А Женька вернулся из своего Никополя и обалдел, потому что я похудела на двадцать шесть килограммов. Он сказал, что любит только меня.
«Если у тебя с ней все кончено, — постановила я, — увольняйся. Не хочу, чтобы ты работал в «Буффе».
Женька написал той девушке письмо: так, мол, и так, ухожу от тебя и из театра, остаюсь с Дашей. Он сидел дома с Егором, которого мы привезли из Мариуполя. И хорошо сидел, Дятлов — замечательный папа. А я работала одна, пока Женьку тоже не взял Спивак.
И все у нас вроде бы наладилось, но у меня в душе поселился какой-то червяк. И точил меня, и точил. Выходит, мама была права, когда говорила про Женьку: «Помяни мое слово, этот человек тебе сделает очень больно!»
Не знаю, как это она его так сразу разглядела... А я не поверила. Но после Женькиной измены у меня все словно оборвалось внутри, сломалось, как тогда, в тринадцать лет, когда умер папа.
Я безумно любила родителей. Они были актерами, часто уезжали на гастроли, а я их ждала. Маленькой я постоянно простужалась. До сих пор помню горячечный страх — лежала в кровати с огромной температурой и мучительно размышляла: «Вдруг они не вернутся, а я умру?» Старалась быстрее заснуть: если уж умирать, то лучше во сне, чтобы не чувствовать их отсутствия.
Пока родители были в театре, со мной оставались бабушка и Никита, мамин сын от первого брака. У нас с ним разница в двенадцать лет. Помню, Никитка сидит, читает. Я подхожу к нему: — Никит, в туалет хочу.
— Иди.
— А там света нет.
— Включи.
— Я не достаю до выключателя.
— Писай здесь.
Я встала — руки в боки — и надула на ковер.
Он мигом оторвался от книги, кричит:
— Ты что, с ума сошла?
Я же пошутил!
— А я шуток не понимаю. И не люблю.
И из детского сада он меня забирал. Как ни странно, у моих сына и дочки тоже разница в двенадцать лет и разные отцы, такое вот совпадение...

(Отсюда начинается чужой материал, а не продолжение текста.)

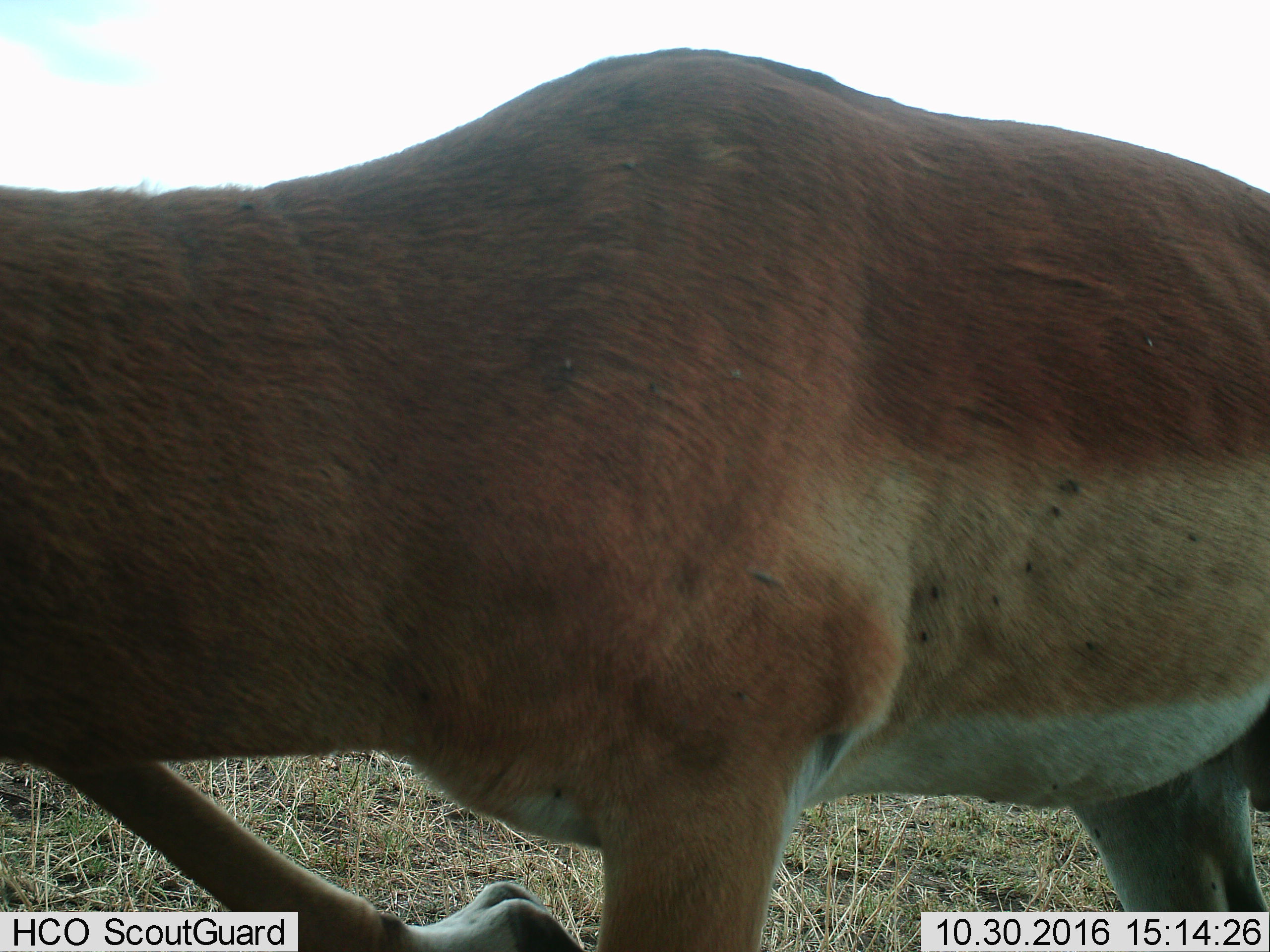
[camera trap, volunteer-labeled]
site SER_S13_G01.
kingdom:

Немного повзрослев, я смотрела все спектакли с участием родителей и жалела, что зрители в Питере и Москве их не знают.
Отец, работая еще в Оренбурге, дружил с Леонидом Броневым. Если их назначали на одну роль, Броневой говорил: «С Лесниковым играть не буду — он меня переиграет». Папина роль в спектакле уже Мариупольского театра «А зори здесь тихие...» — самое сильное впечатление детства, волосы буквально дыбом вставали... На гастролях театра в Москве зал аплодировал стоя. Писатель Борис Васильев предупредил перед спектаклем: «На поклоны не выйду, если мне не понравится, вы уж извините». А в итоге выскочил на сцену, обнял отца... И когда написал «В списках не значился», право первой постановки предоставил Мариупольскому драматическому театру.
Сейчас из старой актерской гвардии никого уже не осталось. Вот и мама моя, которой исполнилось восемьдесят, отыграв в прошлом году последний спектакль «Оскар и Розовая дама», ушла из театра. Она народная артистка Украины, заслуженная артистка России. И отец — заслуженный артист. Был...

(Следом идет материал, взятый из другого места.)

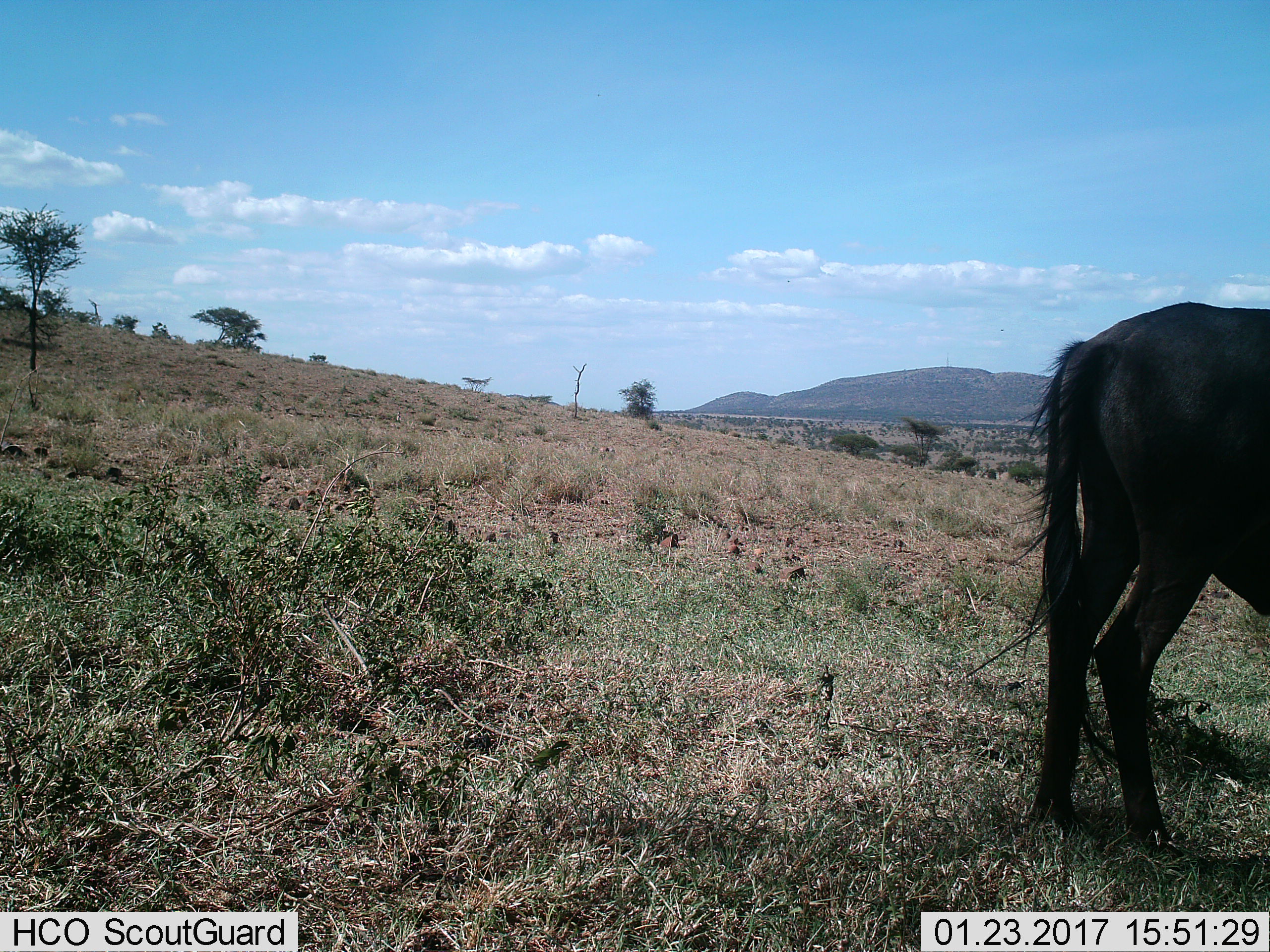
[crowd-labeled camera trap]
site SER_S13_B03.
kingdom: Animalia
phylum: Chordata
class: Mammalia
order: Artiodactyla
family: Bovidae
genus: Connochaetes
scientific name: Connochaetes taurinus taurinus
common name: blue wildebeest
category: wildebeestblue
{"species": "wildebeestblue (blue wildebeest) (Connochaetes taurinus taurinus)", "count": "1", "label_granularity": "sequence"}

Георгия Лесникова в Мариуполе знали все. Детские сады соревновались за право заполучить его к себе в качестве Деда Мороза. В холодильнике у нас всегда были копченая колбаса и баночка икры, об этом заботились любящие папу работники торговли. У всех, кто его видел, складывалось ощущение, что они знакомы с этим человеком всю жизнь. Папа никому не мог отказать. Ни в чем. Поэтому, конечно, выпивал. В результате — инсульт. Мы тогда приехали на гастроли во Львов с премьерой спектакля «Власть тьмы».